» What is expected: Whenever a line below includes the string "moving", show it.

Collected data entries

------------------------------------------------------------------------

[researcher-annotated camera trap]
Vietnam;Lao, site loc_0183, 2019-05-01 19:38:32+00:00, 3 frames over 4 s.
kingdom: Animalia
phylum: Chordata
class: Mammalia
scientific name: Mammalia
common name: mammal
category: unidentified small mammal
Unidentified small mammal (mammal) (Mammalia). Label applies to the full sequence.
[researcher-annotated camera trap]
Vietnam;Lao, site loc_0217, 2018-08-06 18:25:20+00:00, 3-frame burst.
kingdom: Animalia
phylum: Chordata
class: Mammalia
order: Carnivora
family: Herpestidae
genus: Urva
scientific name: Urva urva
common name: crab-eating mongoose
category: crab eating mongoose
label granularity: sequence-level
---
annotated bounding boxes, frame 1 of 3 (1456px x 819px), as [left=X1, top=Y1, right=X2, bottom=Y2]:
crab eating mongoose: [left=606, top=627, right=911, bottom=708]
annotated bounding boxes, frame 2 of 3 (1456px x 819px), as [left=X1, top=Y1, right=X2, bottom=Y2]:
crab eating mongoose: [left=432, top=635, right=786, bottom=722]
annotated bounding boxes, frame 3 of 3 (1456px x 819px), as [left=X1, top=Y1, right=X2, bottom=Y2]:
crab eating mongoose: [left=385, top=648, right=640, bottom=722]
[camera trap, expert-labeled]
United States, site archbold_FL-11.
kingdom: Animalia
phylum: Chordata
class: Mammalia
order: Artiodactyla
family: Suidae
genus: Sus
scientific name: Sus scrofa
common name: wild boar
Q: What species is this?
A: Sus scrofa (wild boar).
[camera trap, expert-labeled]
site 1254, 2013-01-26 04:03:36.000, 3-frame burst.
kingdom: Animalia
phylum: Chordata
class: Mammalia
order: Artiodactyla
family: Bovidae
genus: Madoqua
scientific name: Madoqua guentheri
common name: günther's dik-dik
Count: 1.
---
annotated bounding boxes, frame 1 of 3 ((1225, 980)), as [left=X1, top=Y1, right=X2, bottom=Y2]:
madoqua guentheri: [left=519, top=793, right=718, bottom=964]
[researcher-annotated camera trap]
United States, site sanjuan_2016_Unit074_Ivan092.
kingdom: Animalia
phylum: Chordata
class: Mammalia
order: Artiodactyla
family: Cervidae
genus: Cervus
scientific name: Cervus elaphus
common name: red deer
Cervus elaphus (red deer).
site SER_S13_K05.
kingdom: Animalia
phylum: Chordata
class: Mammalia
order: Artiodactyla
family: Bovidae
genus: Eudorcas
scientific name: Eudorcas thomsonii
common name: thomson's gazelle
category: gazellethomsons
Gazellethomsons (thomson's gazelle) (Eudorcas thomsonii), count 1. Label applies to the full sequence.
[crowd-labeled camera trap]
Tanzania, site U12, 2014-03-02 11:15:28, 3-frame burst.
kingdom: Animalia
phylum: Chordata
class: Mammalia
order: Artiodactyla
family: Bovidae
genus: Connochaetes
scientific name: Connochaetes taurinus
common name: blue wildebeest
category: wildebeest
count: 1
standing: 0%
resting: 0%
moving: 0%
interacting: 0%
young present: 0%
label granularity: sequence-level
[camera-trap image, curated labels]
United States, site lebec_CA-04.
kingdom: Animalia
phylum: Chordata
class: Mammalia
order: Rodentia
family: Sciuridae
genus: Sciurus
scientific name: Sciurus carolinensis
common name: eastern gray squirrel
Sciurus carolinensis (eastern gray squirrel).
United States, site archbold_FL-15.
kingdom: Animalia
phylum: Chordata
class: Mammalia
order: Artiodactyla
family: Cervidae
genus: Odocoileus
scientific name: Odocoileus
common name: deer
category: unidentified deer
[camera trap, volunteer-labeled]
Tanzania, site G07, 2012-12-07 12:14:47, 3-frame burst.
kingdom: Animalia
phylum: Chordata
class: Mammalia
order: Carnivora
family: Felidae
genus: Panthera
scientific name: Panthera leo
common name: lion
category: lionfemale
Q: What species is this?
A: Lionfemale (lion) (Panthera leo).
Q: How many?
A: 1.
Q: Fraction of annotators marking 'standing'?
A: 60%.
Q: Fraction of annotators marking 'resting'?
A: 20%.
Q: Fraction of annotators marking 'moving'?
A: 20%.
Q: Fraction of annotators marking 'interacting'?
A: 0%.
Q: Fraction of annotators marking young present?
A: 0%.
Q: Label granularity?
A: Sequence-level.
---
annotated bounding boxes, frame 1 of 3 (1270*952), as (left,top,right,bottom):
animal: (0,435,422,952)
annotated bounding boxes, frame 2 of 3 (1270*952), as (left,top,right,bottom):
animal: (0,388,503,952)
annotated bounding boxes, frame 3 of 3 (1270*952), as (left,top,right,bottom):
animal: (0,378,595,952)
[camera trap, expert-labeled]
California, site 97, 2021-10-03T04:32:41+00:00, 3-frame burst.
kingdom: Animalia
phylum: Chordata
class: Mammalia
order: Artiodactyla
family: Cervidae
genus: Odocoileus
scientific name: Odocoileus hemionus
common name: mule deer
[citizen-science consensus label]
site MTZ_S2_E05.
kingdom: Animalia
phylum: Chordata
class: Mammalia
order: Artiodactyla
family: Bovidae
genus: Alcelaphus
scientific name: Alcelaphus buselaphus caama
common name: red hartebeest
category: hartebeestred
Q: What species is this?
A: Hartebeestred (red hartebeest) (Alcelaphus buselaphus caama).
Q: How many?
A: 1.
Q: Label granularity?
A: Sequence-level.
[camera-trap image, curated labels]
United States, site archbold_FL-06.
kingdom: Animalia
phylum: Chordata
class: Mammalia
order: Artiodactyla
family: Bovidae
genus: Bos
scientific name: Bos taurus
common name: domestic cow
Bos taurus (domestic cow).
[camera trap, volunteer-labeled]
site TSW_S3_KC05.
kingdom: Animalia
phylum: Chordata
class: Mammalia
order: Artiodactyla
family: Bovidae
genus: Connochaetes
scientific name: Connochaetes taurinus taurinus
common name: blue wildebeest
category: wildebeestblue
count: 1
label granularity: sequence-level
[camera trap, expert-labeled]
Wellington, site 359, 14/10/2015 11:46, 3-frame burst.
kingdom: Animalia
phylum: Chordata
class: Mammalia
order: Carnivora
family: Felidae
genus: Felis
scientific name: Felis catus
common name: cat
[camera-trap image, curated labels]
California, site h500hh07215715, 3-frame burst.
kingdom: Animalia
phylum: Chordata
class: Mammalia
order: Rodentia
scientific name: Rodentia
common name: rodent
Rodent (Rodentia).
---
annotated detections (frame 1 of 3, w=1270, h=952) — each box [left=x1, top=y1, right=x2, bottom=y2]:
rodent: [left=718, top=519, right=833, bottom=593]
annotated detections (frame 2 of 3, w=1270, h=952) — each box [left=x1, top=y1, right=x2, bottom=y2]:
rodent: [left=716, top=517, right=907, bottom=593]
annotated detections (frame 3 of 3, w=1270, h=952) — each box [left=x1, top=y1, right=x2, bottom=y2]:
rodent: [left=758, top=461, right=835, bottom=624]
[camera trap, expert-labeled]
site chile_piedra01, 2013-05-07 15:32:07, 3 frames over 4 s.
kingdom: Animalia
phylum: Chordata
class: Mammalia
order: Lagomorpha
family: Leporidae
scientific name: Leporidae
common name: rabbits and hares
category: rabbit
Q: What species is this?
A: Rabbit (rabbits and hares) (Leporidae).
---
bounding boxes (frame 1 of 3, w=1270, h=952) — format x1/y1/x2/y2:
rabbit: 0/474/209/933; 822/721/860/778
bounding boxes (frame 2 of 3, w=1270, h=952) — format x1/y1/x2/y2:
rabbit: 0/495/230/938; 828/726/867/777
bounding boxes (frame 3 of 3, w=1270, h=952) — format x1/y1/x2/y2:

------------------------------------------------------------------------

» Answer:
moving: 0%
Q: Fraction of annotators marking 'moving'?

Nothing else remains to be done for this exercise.